**Given records:**
****************************************

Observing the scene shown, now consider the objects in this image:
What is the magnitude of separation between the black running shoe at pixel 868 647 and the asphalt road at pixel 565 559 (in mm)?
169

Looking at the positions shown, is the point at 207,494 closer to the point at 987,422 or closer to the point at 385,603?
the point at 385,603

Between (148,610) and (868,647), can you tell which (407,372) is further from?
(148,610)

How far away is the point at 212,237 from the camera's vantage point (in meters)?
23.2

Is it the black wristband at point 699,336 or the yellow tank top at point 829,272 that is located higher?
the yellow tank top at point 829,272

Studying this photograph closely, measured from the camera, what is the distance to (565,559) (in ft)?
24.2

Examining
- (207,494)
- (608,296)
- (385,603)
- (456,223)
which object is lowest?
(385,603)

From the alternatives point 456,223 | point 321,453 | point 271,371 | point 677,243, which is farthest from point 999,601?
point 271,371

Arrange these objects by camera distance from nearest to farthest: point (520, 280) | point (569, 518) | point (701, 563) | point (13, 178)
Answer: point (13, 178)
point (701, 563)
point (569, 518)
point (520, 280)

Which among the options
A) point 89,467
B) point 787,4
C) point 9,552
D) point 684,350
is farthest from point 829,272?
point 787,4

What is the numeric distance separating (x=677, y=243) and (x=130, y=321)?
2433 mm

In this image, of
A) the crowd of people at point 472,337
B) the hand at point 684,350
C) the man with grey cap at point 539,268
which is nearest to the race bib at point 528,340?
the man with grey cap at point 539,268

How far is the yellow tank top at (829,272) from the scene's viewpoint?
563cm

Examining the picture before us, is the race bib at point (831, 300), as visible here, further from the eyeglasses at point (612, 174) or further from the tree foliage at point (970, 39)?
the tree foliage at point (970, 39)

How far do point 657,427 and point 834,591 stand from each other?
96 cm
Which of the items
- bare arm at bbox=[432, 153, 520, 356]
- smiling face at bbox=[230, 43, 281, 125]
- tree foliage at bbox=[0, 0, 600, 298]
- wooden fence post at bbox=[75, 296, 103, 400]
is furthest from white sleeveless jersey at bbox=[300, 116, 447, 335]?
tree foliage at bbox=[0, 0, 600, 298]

****************************************

**Aim of the task:** Render the material from the line containing "Which of the items" through the end as a Markdown table with the columns Row and Text. Number each line in Row, put its wording in Text, and omit any blank lines.

**Task response:**
| Row | Text |
|---|---|
| 1 | Which of the items |
| 2 | - bare arm at bbox=[432, 153, 520, 356] |
| 3 | - smiling face at bbox=[230, 43, 281, 125] |
| 4 | - tree foliage at bbox=[0, 0, 600, 298] |
| 5 | - wooden fence post at bbox=[75, 296, 103, 400] |
| 6 | is furthest from white sleeveless jersey at bbox=[300, 116, 447, 335]? |
| 7 | tree foliage at bbox=[0, 0, 600, 298] |